### [Work request 1]
List every Bible reference that appears in parentheses in the Easter post, in the order they occur.
### [Work request 2]
Reproduce the Easter post word for word, starting with "But the meaning" and going on through "(1 Jn 3:8).".

Wednesday, April 4, 2012

It's the Most Wonderful Time of the Year


At the end of his long chapter on Christ’s resurrection and second coming in I Corinthians 15, Paul declares: “therefore, my dear brothers and sisters, stand firm. Let nothing move you. Always give yourselves fully to the work of the Lord, because you know that your work in the Lord is not in vain.” For most of us, though, the resurrection seems like little more than the epilogue to the story of the cross. What’s the connection between Christ’s resurrection and our work? How does the resurrection affect “our work?” What does it mean for us today to declare, as churches around the world will on Easter Sunday, “Christ has died. Christ is risen. Christ will come again.”?

Christ Has Died
At the cross, God-the-Son “made himself nothing,” became a “servant,” and obeyed the Father all the way to dying an excruciating death on the cross (Phi 2:6-8). The cross means that we are no longer estranged from God, but have been reconciled to the Father “by Christ’s physical body through death” so that we, though our sins condemn us, might appear before God as “holy in his sight” (Col 1:22). The cross means that sin itself has been crucified so that we no longer are slaves to sin (Rom 6:6). Jesus became our sin (2 Cor 5:21), bearing “our sins in his body on the cross” (1 Pet 2:24).

But the meaning of the cross goes even out beyond our individual reconciliation with God. Through the cross, God has reconciled himself to the whole world, and given us the mission of reconciliation (2 Cor 5:18-19). All of the evil powers and principalities and every system of injustice has been “disarmed!” Jesus “made a public spectacle of [the powers and authorities], triumphing over them by the cross” (Col 2:15). The cross of Christ “destroys the Devil’s work” (1 Jn 3:8).

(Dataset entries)

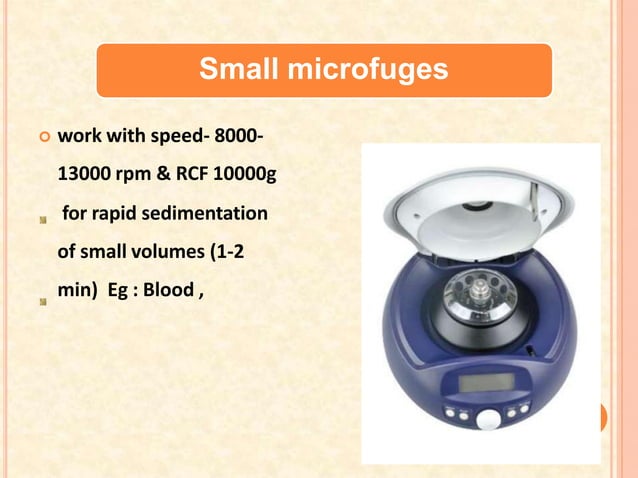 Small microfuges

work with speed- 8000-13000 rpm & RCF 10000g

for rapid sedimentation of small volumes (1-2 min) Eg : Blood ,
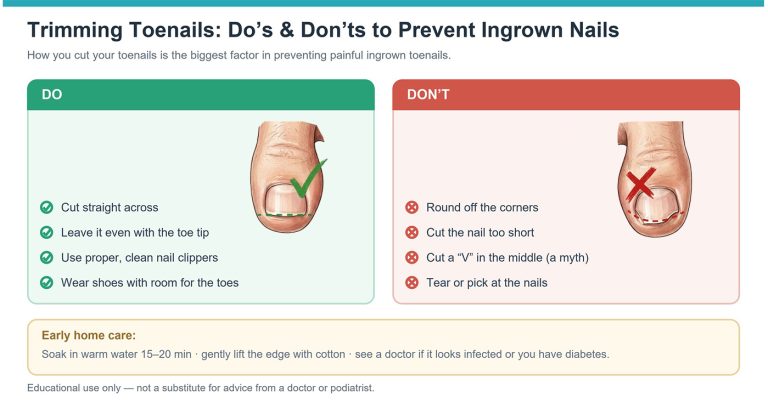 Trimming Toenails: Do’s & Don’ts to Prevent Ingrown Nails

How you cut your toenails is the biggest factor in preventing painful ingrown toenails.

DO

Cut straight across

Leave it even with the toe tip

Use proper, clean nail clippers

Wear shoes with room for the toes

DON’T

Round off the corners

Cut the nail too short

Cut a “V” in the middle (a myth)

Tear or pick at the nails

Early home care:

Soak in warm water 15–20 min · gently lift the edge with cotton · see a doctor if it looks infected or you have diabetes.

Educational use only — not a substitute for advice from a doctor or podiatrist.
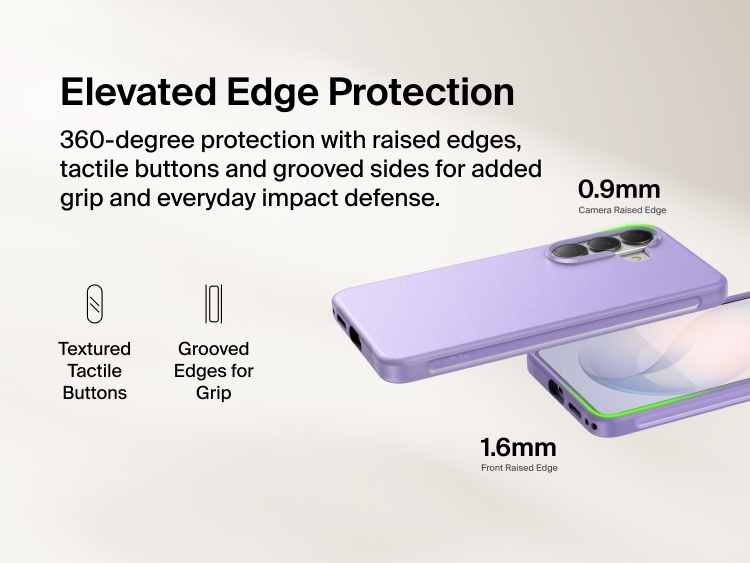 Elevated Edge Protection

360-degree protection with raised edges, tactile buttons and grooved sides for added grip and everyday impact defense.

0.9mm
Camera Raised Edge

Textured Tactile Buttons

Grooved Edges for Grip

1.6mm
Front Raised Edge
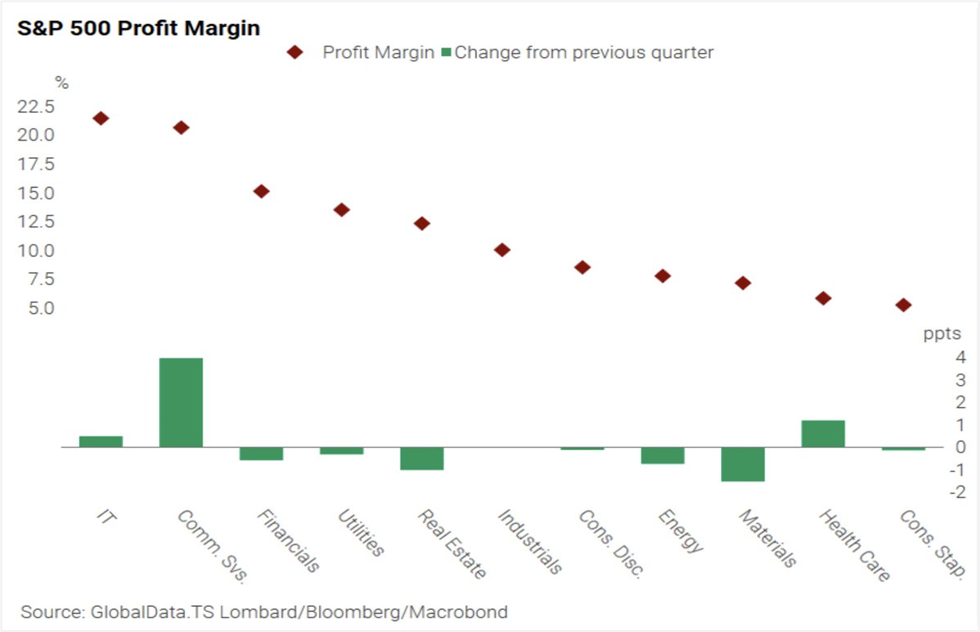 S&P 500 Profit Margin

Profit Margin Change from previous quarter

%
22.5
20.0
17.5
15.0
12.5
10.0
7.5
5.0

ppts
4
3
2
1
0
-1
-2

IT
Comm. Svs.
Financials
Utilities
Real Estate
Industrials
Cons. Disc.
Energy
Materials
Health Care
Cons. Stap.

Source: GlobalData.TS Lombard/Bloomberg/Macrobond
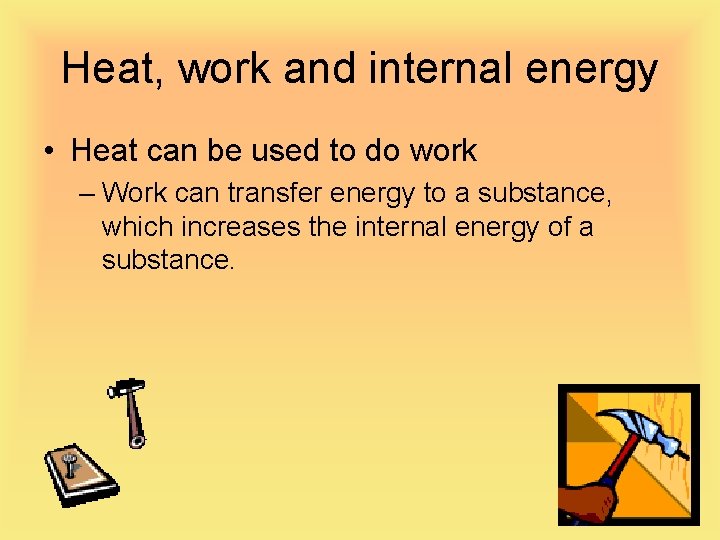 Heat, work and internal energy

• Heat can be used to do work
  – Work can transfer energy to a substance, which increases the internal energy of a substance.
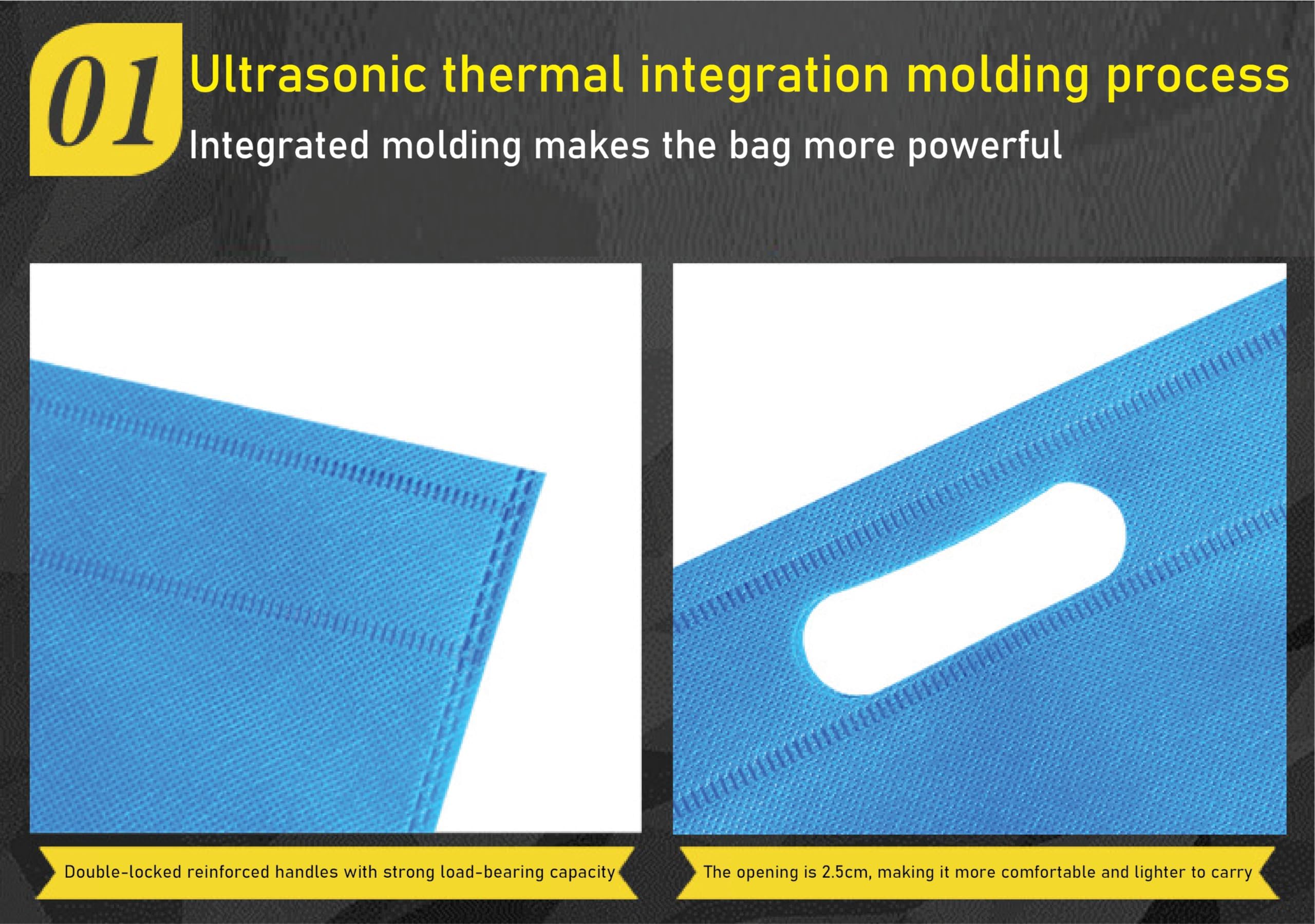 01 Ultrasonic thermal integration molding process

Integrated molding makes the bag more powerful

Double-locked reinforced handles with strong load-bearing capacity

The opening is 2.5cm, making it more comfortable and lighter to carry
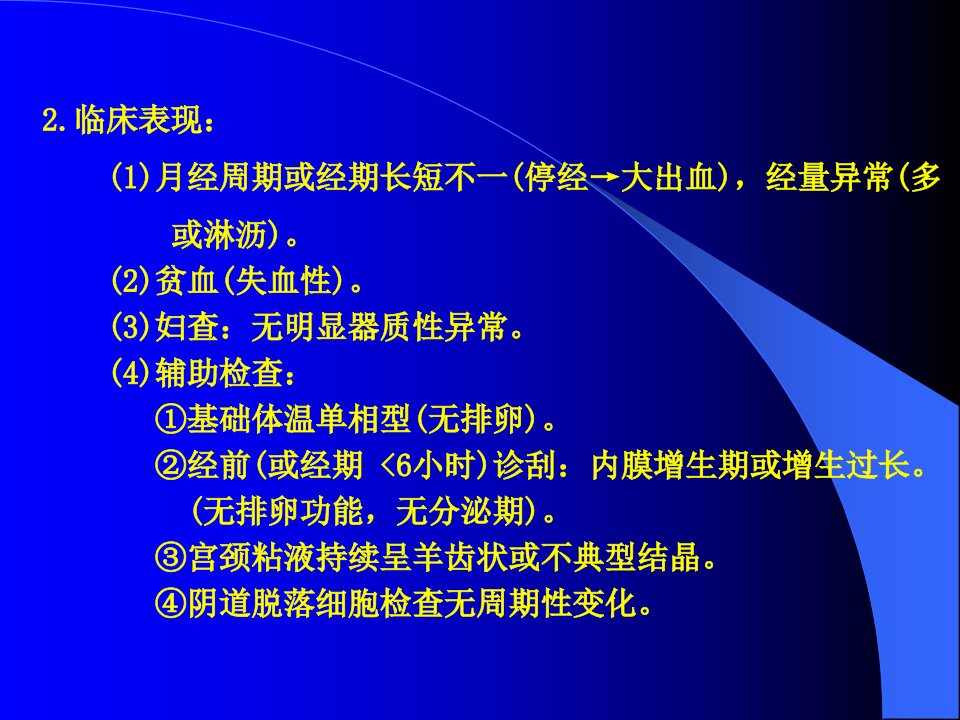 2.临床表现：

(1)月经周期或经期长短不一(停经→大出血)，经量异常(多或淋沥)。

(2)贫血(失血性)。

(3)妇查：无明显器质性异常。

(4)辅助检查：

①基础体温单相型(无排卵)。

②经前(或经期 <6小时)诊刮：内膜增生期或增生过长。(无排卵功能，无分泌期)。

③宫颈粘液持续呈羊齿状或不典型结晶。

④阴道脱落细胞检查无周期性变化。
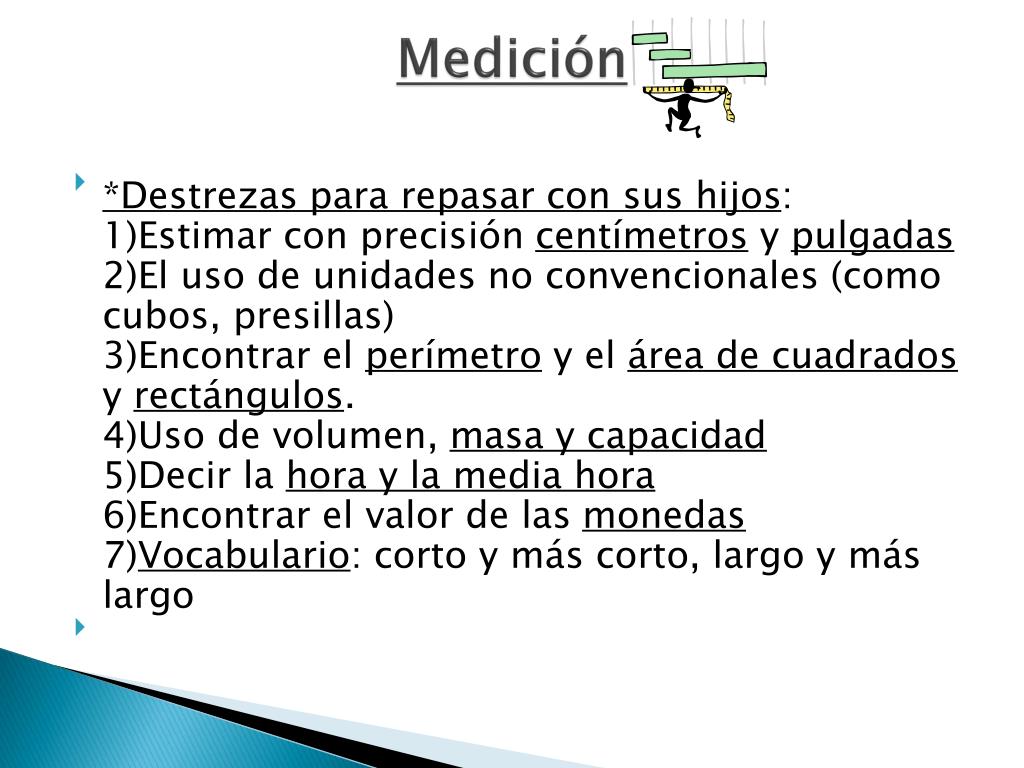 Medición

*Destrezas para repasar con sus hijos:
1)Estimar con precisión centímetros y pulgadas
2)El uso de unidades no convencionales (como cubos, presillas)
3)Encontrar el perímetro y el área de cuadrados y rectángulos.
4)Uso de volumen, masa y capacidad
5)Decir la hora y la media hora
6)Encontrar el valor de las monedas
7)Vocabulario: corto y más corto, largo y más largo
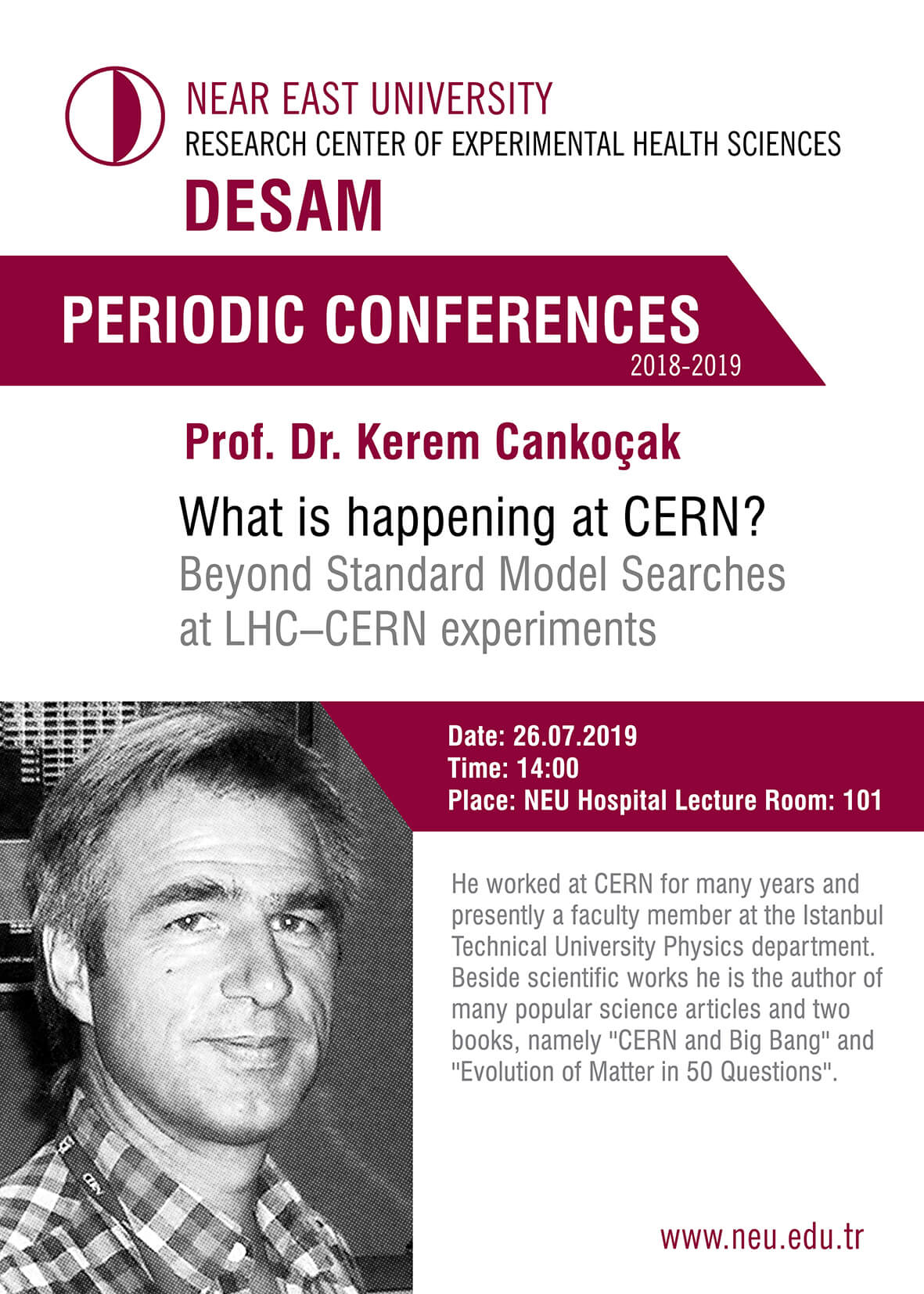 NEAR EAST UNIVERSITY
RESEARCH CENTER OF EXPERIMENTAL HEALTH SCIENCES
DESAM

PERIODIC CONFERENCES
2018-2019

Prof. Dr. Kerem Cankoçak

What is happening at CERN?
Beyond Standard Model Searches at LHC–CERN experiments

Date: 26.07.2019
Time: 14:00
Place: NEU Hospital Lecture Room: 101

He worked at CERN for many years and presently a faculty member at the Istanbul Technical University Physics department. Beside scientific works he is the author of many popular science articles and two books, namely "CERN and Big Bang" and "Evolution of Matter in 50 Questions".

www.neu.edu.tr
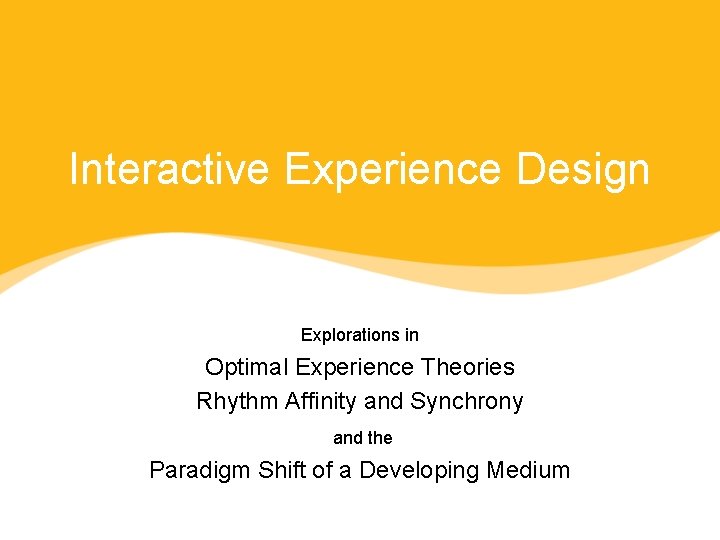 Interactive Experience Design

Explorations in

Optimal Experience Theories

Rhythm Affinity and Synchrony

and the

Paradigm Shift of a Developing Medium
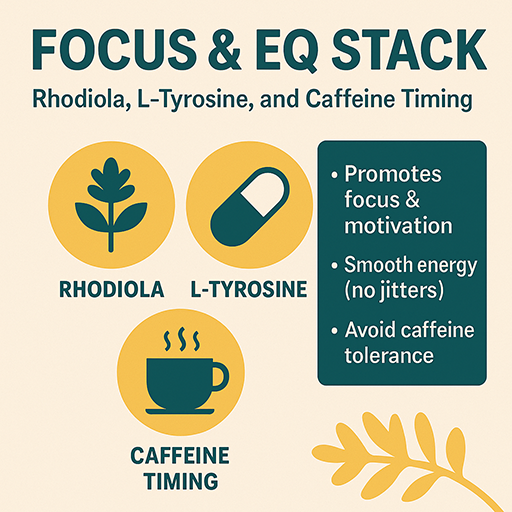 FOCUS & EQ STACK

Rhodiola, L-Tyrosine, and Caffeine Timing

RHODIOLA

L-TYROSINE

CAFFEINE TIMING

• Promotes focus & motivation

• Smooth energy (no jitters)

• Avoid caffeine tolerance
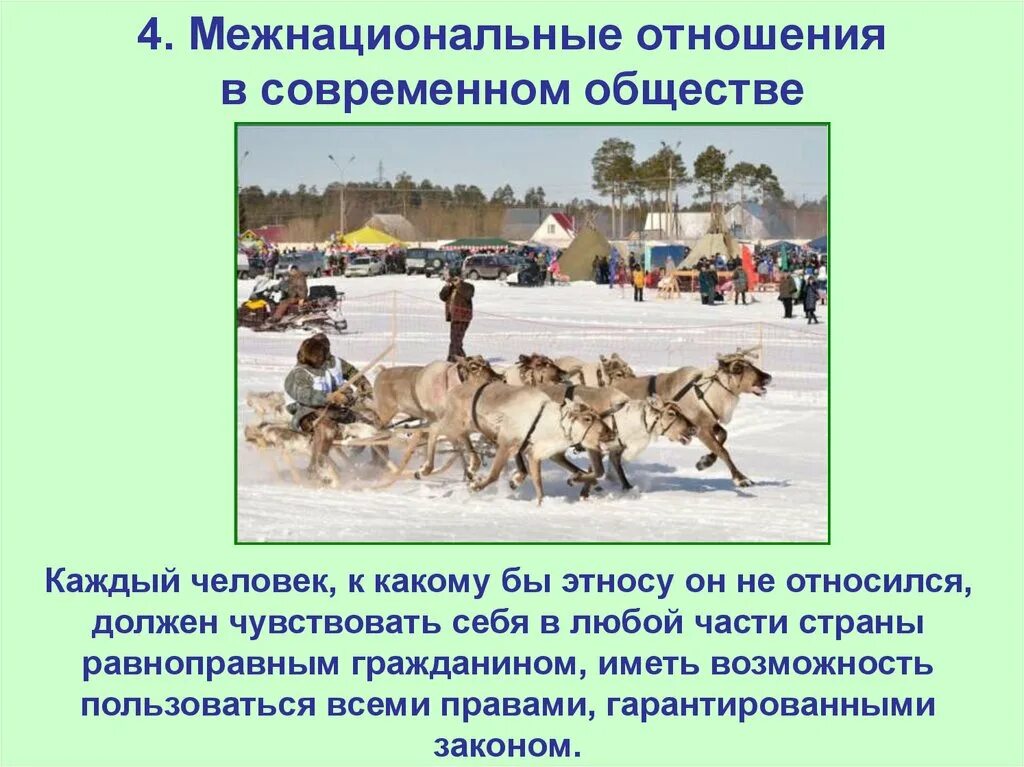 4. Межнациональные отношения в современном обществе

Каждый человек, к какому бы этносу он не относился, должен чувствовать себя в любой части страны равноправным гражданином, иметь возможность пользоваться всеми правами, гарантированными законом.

### [Response area 1]
Phi 2:6-8
Col 1:22
Rom 6:6
2 Cor 5:21
1 Pet 2:24
2 Cor 5:18-19
Col 2:15
1 Jn 3:8

### [Response area 2]
But the meaning of the cross goes even out beyond our individual reconciliation with God. Through the cross, God has reconciled himself to the whole world, and given us the mission of reconciliation (2 Cor 5:18-19). All of the evil powers and principalities and every system of injustice has been “disarmed!” Jesus “made a public spectacle of [the powers and authorities], triumphing over them by the cross” (Col 2:15). The cross of Christ “destroys the Devil’s work” (1 Jn 3:8).